If John Maynard Keynes had lived during a period of high labor specialization, and high Federal taxes on labor, he would not have recommended "digging a ditch and filling it up again" as a useful target of deficit spending during a recession. Under Keynes' GT, the goal is to increase aggregate demand by increasing the Federal deficit, and this can be done through lower taxes, higher spending, or both. The key is to raise the deficit as quickly as possible in ways that also increase real goods and services available to the economy. In Keynes times, this was hiring men to work the land with shovels.

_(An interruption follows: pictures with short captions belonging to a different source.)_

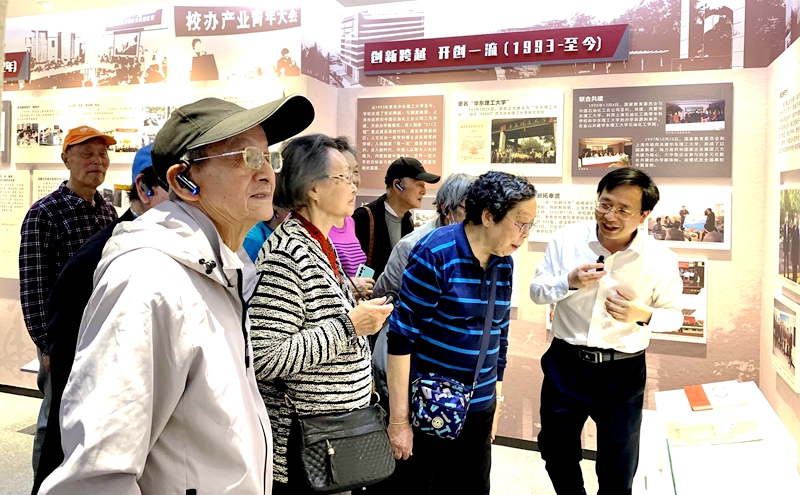 那么多无线讲解器，IndoorLink有什么不同？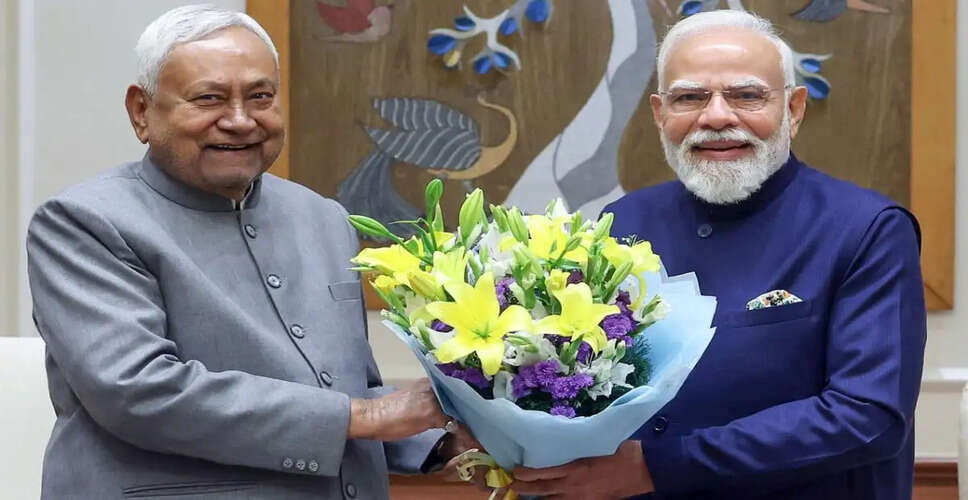 PM Modi Congratulates Nitish Kumar on His Rajya Sabha Appointment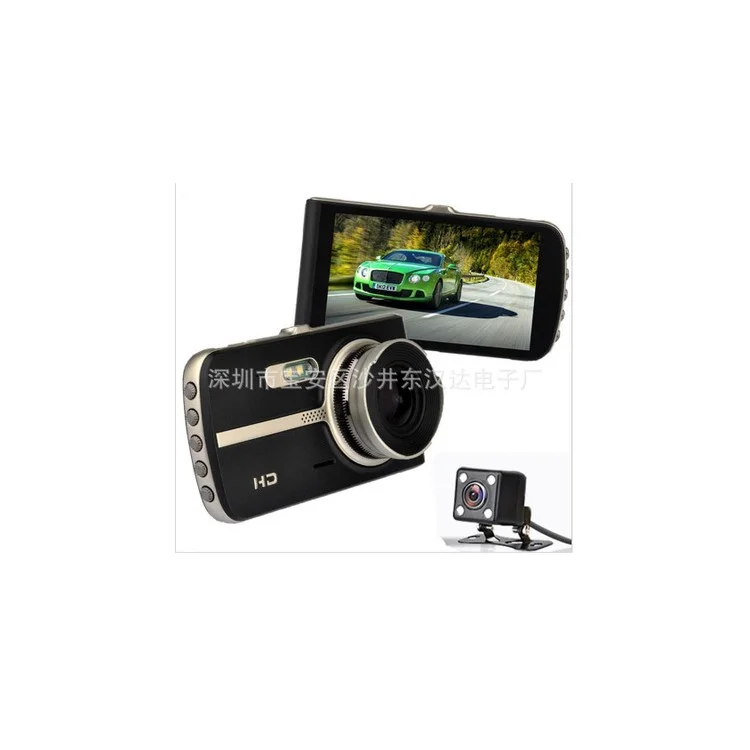 H430 4 inch IPS Screen Dual Lens Car DVR Car Dash Cam Recorder with 1080P 170° Wide Angle
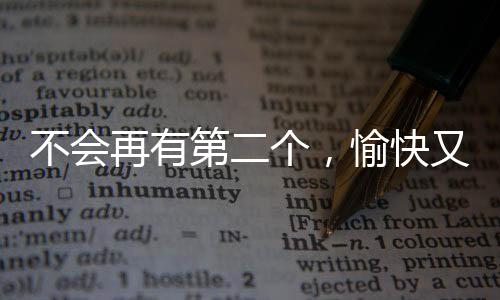 如果世上真有足球之神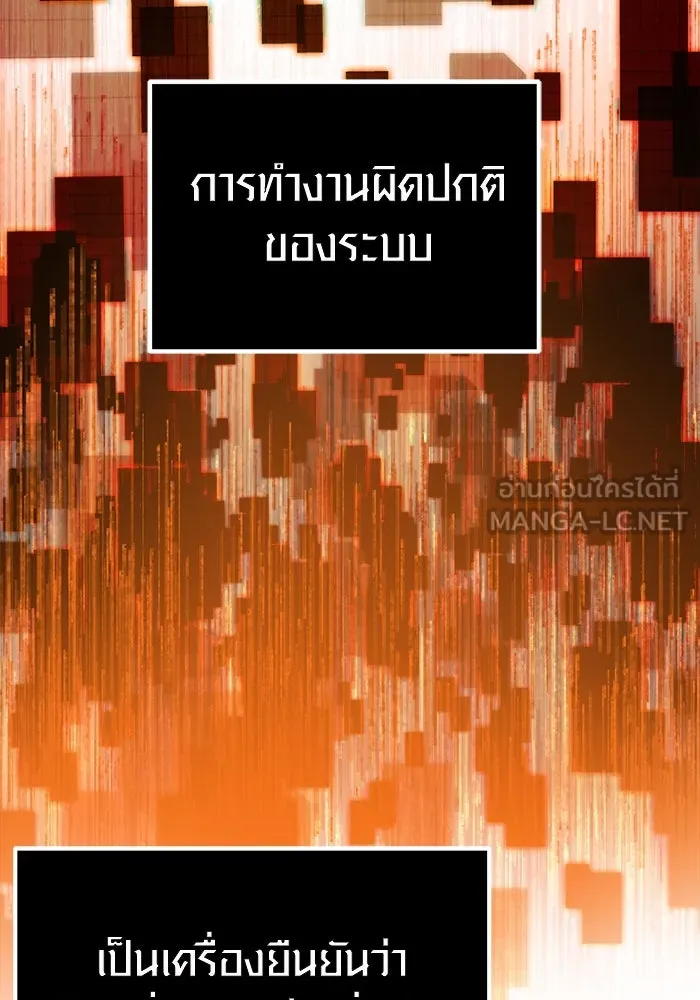 พลิกชะตาคว้าไอเทมระดับเทพ ตอนที่ 2 รูปที่ 138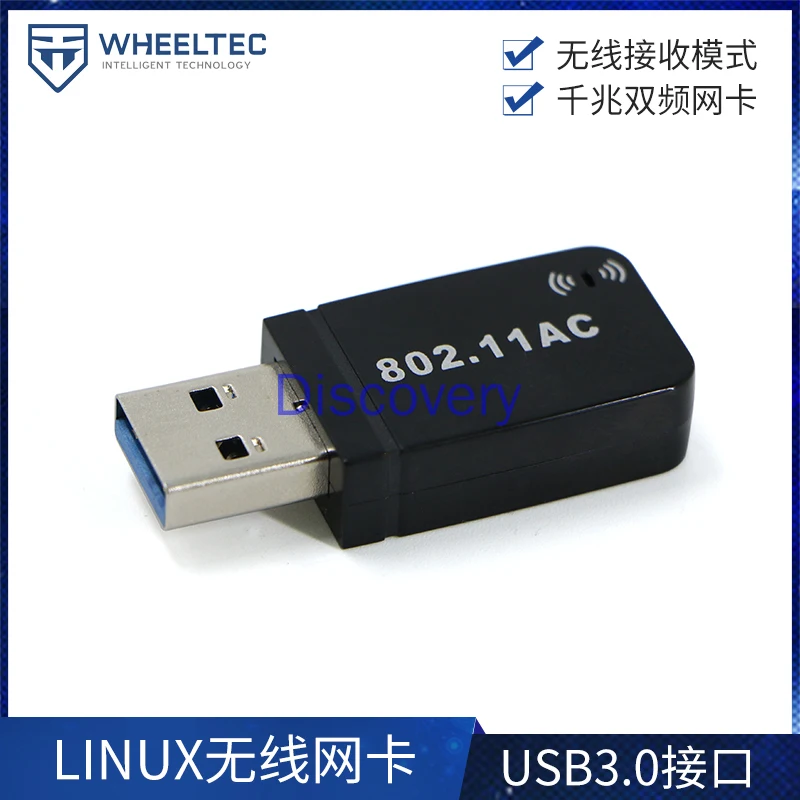 Linux Wireless Network Card Jetson Nano Dedicated Wireless Network Card Ubuntu System Antenna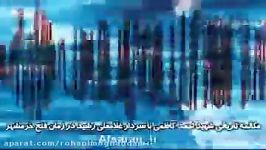 مکالمه تاریخی بی سیم شهید کاظمی سردار رشید در لحظه آزادی خرمشهر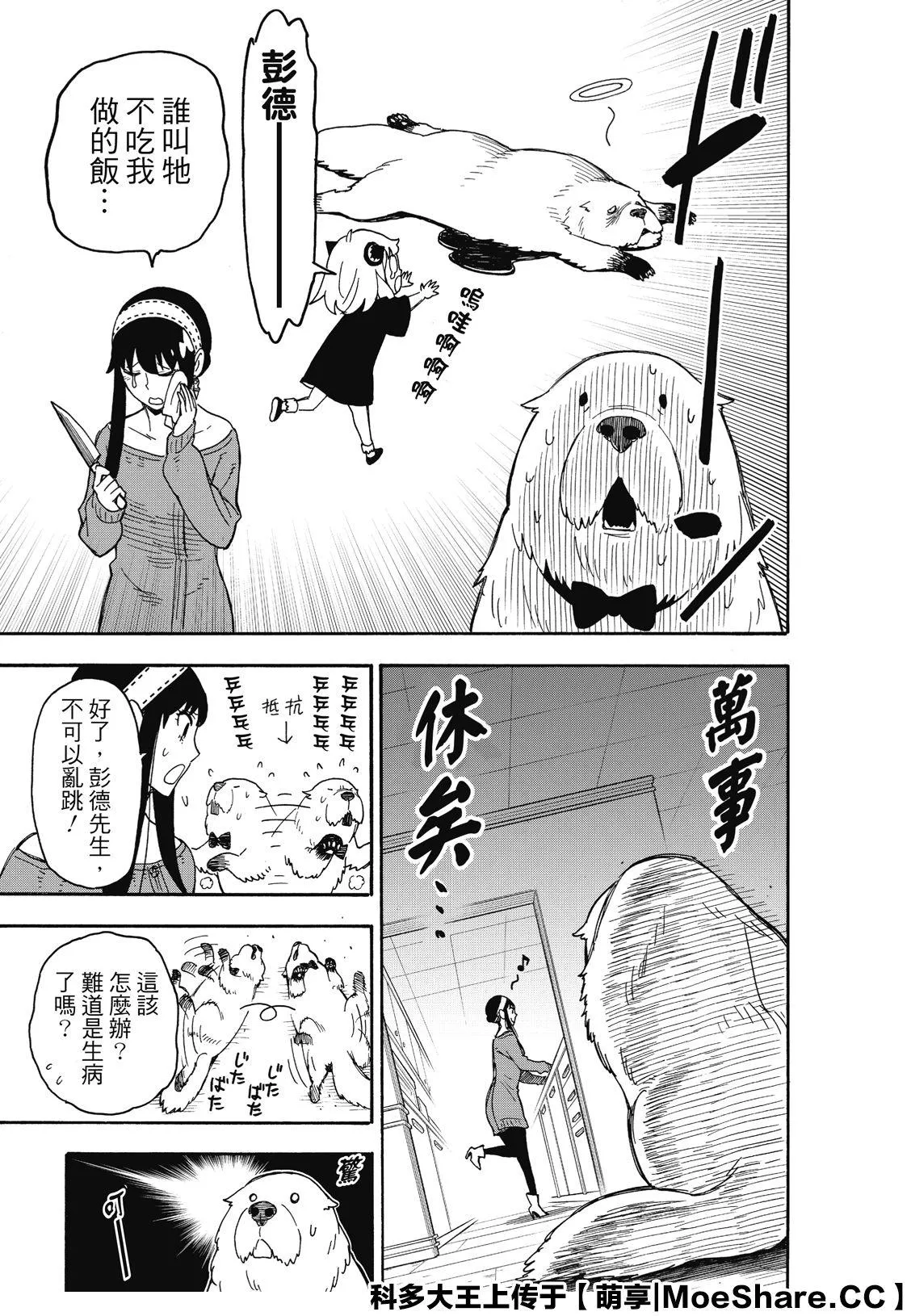 第40话 第9页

Fast forward to 2008, aggregate demand is falling, and the Government wants to run deficits to boost it. So, academic economists, who have never had to make a payroll never mind handle a shovel, dust off their old copies of the General Theory, and parrot back "infrastructure spending". "Infrastructure spending" has become this talismanic utterance, bested only by the more potent phrase "shovel-ready infrastructure spending", that if repeated often enough will result in magical economic growth.
Japan has tried this for the past 20 years, and failed. The US is going down the same path as Japan by propping up zombie firms, and expanding the monetary base in half hearted ways which do not, net, increase aggregate demand or increase the amount of real goods and services available in the economy.
If Keynes was alive today he would not call for "infrastructure spending", he would call for the Government to pick up the tab for FICA taxes, and to keep picking this up until CPI began to tick up in a serious way.